**WHAT THIS TASK INVOLVES**
Read the data and repeat all of it exactly.

BEGIN DATA SECTION

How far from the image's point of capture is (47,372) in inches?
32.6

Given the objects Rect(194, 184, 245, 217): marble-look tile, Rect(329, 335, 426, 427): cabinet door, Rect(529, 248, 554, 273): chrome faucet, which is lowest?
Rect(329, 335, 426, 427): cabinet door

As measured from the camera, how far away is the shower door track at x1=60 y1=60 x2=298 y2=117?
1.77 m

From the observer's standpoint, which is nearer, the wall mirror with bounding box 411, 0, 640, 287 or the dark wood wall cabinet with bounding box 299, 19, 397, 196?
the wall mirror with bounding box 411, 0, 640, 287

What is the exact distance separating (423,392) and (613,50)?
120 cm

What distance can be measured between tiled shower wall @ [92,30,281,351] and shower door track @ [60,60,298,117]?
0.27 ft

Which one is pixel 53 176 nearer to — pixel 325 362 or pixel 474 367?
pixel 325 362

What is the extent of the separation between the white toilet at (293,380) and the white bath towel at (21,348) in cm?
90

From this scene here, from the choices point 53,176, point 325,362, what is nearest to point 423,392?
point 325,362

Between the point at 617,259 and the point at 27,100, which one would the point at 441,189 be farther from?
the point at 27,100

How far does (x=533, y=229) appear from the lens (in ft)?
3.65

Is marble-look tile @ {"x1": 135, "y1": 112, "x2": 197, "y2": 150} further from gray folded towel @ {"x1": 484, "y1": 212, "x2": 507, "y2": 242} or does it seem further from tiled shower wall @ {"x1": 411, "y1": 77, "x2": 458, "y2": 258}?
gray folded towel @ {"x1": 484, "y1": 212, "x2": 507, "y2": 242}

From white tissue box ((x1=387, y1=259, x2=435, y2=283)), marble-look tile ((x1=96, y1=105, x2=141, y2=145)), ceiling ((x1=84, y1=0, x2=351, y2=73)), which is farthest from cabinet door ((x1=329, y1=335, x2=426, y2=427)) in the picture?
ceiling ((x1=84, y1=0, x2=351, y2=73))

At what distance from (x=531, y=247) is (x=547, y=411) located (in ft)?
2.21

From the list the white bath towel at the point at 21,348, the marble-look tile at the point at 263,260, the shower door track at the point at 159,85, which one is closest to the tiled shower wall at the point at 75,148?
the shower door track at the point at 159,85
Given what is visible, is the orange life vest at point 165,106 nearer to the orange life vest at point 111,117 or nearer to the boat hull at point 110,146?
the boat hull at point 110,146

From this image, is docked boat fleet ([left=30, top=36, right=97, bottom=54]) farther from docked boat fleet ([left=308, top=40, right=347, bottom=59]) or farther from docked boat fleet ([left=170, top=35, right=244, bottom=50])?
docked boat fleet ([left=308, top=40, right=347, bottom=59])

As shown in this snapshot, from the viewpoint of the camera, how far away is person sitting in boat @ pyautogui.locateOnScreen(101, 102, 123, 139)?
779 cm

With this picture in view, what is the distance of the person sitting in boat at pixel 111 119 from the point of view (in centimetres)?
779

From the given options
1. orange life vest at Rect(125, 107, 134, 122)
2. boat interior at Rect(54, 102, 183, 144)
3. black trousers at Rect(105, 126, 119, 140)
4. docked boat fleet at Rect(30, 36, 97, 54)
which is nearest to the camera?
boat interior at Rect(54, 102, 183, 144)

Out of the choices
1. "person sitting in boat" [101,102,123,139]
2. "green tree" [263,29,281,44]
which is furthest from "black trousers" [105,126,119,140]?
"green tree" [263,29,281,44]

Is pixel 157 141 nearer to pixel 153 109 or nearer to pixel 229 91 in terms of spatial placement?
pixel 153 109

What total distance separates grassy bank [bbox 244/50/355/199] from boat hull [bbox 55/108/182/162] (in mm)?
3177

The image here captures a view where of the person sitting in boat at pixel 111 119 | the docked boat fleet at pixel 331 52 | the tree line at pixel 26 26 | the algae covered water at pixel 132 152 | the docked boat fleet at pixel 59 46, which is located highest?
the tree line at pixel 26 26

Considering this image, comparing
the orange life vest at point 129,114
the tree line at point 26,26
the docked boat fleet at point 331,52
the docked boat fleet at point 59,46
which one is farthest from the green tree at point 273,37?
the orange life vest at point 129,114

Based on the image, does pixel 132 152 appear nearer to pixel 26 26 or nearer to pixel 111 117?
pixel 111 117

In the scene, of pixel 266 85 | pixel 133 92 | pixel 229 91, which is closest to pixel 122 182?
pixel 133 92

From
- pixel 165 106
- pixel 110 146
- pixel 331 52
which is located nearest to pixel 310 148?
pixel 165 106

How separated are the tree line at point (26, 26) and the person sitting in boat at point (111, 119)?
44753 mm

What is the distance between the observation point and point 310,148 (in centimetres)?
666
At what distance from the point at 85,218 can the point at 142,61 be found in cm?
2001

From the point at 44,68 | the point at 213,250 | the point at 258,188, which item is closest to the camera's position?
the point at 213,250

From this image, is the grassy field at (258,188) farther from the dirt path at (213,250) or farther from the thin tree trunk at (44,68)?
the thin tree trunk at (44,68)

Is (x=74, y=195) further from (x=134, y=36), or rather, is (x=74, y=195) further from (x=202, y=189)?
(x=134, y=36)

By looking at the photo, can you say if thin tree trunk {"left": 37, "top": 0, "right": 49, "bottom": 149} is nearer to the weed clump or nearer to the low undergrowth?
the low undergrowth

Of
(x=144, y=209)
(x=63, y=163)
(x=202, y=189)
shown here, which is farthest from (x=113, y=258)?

END DATA SECTION

**PROBLEM SOLUTION**
How far from the image's point of capture is (47,372) in inches?
32.6

Given the objects Rect(194, 184, 245, 217): marble-look tile, Rect(329, 335, 426, 427): cabinet door, Rect(529, 248, 554, 273): chrome faucet, which is lowest?
Rect(329, 335, 426, 427): cabinet door

As measured from the camera, how far away is the shower door track at x1=60 y1=60 x2=298 y2=117?
1.77 m

From the observer's standpoint, which is nearer, the wall mirror with bounding box 411, 0, 640, 287 or the dark wood wall cabinet with bounding box 299, 19, 397, 196?
the wall mirror with bounding box 411, 0, 640, 287

What is the exact distance separating (423,392) and (613,50)?
120 cm

What distance can be measured between tiled shower wall @ [92,30,281,351] and shower door track @ [60,60,298,117]?
0.27 ft

Which one is pixel 53 176 nearer to — pixel 325 362 or pixel 474 367?
pixel 325 362

What is the extent of the separation between the white toilet at (293,380) and the white bath towel at (21,348) in cm?
90

From this scene here, from the choices point 53,176, point 325,362, what is nearest to point 423,392?
point 325,362

Between the point at 617,259 and the point at 27,100, which one would the point at 441,189 be farther from?
the point at 27,100

How far does (x=533, y=229) appear from the lens (in ft)?
3.65

Is marble-look tile @ {"x1": 135, "y1": 112, "x2": 197, "y2": 150} further from gray folded towel @ {"x1": 484, "y1": 212, "x2": 507, "y2": 242} or does it seem further from tiled shower wall @ {"x1": 411, "y1": 77, "x2": 458, "y2": 258}?
gray folded towel @ {"x1": 484, "y1": 212, "x2": 507, "y2": 242}

From white tissue box ((x1=387, y1=259, x2=435, y2=283)), marble-look tile ((x1=96, y1=105, x2=141, y2=145)), ceiling ((x1=84, y1=0, x2=351, y2=73)), which is farthest from cabinet door ((x1=329, y1=335, x2=426, y2=427)) in the picture?
ceiling ((x1=84, y1=0, x2=351, y2=73))

At what distance from (x=531, y=247) is (x=547, y=411) located (in ft)?
2.21

From the list the white bath towel at the point at 21,348, the marble-look tile at the point at 263,260, the shower door track at the point at 159,85, which one is closest to the tiled shower wall at the point at 75,148?
the shower door track at the point at 159,85
Given what is visible, is the orange life vest at point 165,106 nearer to the orange life vest at point 111,117 or nearer to the boat hull at point 110,146?
the boat hull at point 110,146

From this image, is docked boat fleet ([left=30, top=36, right=97, bottom=54]) farther from docked boat fleet ([left=308, top=40, right=347, bottom=59]) or farther from docked boat fleet ([left=170, top=35, right=244, bottom=50])?
docked boat fleet ([left=308, top=40, right=347, bottom=59])

As shown in this snapshot, from the viewpoint of the camera, how far away is person sitting in boat @ pyautogui.locateOnScreen(101, 102, 123, 139)?
779 cm

With this picture in view, what is the distance of the person sitting in boat at pixel 111 119 from the point of view (in centimetres)?
779

From the given options
1. orange life vest at Rect(125, 107, 134, 122)
2. boat interior at Rect(54, 102, 183, 144)
3. black trousers at Rect(105, 126, 119, 140)
4. docked boat fleet at Rect(30, 36, 97, 54)
which is nearest to the camera?
boat interior at Rect(54, 102, 183, 144)

Out of the choices
1. "person sitting in boat" [101,102,123,139]
2. "green tree" [263,29,281,44]
which is furthest from "black trousers" [105,126,119,140]?
"green tree" [263,29,281,44]

Is pixel 157 141 nearer to pixel 153 109 or nearer to pixel 229 91 in terms of spatial placement?
pixel 153 109

What total distance separates grassy bank [bbox 244/50/355/199] from boat hull [bbox 55/108/182/162] (in mm)?
3177

The image here captures a view where of the person sitting in boat at pixel 111 119 | the docked boat fleet at pixel 331 52 | the tree line at pixel 26 26 | the algae covered water at pixel 132 152 | the docked boat fleet at pixel 59 46, which is located highest?
the tree line at pixel 26 26

Considering this image, comparing
the orange life vest at point 129,114
the tree line at point 26,26
the docked boat fleet at point 331,52
the docked boat fleet at point 59,46
which one is farthest from the green tree at point 273,37?
the orange life vest at point 129,114

Based on the image, does pixel 132 152 appear nearer to pixel 26 26 or nearer to pixel 111 117?
pixel 111 117

In the scene, of pixel 266 85 | pixel 133 92 | pixel 229 91, which is closest to pixel 122 182?
pixel 133 92

From
- pixel 165 106
- pixel 110 146
- pixel 331 52
which is located nearest to pixel 310 148?
pixel 165 106

How separated are the tree line at point (26, 26) and the person sitting in boat at point (111, 119)?
44753 mm

What is the distance between the observation point and point 310,148 (in centimetres)?
666
At what distance from the point at 85,218 can the point at 142,61 be found in cm?
2001

From the point at 44,68 | the point at 213,250 | the point at 258,188, which item is closest to the camera's position?
the point at 213,250

From this image, is the grassy field at (258,188) farther from the dirt path at (213,250) or farther from the thin tree trunk at (44,68)?
the thin tree trunk at (44,68)

Is (x=74, y=195) further from (x=134, y=36), or rather, is (x=74, y=195) further from (x=202, y=189)?
(x=134, y=36)

By looking at the photo, can you say if thin tree trunk {"left": 37, "top": 0, "right": 49, "bottom": 149} is nearer to the weed clump or nearer to the low undergrowth?
the low undergrowth

Of
(x=144, y=209)
(x=63, y=163)
(x=202, y=189)
shown here, which is farthest from (x=113, y=258)?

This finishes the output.